Alacak miktarını KDV dahil 955.695,06 TL olarak belirleyen 04.12.2012 tarihli bilirkişi kurulu raporu da, 1993,1994, 1995, 1996, 1997,1998, 1999, 2000 yıllarında yapılan imalatın bedelini yapıldıkları yılların serbest piyasa rayiçleri yerine tamamı 2000 yılında yapılmış gibi 2000 yılı serbest piyasa rayiçleriyle hesapladığından bozma ilamına aykırı olup, hüküm tesisine yeterli ve elverişli bulunmamaktadır.
Hükmüne uyulan bozma ilâmına göre mahkemece yapılacak iş; dava konusu imalâtın 1993-2000 yılları arasında yapıldığı uyuşmazlık konusu olmadığından son raporu düzenleyen bilirkişi kurulundan ek rapor alınarak miktar ve metrajları tespit olunan imalâtların düzenlenen hakediş raporları vs. belgelerden de yararlanarak yıllara göre dökümünü yapmak, her bir yılda yapılan imalâtın miktar ve metrajını belirledikten sonra bedelini o yılın serbest piyasa rayiçleriyle KDV dahil olarak hesaplamak, her bir yılın imalât bedelinden o yılın ödemelerini mahsup ederek davacı yüklenicinin her bir yılda ne miktar alacaklı ya da fazla ödeme yapılmışsa borçlu olup olmadığını belirlemek, sonuçta her bir yılın imalât bedelini güncelleme yapmaksızın toplayarak toplam imalat bedelini (KDV dahil) bulmak, bulunan bedelden kanıtlanan güncellenmemiş ödeme tutarı 175.608,09 TL’yi mahsup ederek sonucuna göre ıslah talebini de dikkate alıp değerlendirmek suretiyle hüküm kurmaktan ibarettir.

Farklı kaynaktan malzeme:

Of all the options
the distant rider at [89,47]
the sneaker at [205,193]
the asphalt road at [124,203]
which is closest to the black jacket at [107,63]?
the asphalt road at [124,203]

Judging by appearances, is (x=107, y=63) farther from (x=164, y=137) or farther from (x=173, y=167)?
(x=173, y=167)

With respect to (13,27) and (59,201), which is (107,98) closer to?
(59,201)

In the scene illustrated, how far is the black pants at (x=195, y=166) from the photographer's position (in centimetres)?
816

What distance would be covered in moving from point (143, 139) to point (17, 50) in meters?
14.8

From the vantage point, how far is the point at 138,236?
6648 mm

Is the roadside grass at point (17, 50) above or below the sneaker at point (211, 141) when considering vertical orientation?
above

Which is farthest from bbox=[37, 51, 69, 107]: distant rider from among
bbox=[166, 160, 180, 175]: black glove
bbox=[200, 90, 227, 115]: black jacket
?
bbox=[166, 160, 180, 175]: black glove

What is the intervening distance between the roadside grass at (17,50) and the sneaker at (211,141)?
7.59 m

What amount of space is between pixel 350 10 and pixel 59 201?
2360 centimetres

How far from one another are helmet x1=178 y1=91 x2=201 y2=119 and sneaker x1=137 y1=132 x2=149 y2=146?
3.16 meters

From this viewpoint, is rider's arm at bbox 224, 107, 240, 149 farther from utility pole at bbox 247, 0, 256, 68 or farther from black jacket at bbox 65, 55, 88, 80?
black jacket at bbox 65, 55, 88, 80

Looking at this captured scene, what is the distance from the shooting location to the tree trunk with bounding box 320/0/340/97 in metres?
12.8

Mahkemece eksik inceleme ve hatalı değerlendirme ile yazılı şekilde karar verilmesi doğru olmamış, kararın bozulması gerekmiştir.

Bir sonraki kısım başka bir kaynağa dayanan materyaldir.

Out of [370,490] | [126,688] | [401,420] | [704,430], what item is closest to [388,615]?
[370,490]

SONUÇ: Yukarıda 1. bentte yazılı nedenlerle tarafların sair temyiz itirazlarının reddine, kararın 2. bentte yazılı nedenlerle davacı, 3. bentte yazılı nedenlerle taraflar yararına BOZULMASINA, ödedikleri temyiz peşin harçlarının istek halinde temyiz eden taraflara geri verilmesine, karara karşı tebliğ tarihinden itibaren 15 gün içinde karar düzeltme isteminde bulunulabileceğine 15.05.2014 gününde oybirliğiyle karar verildi.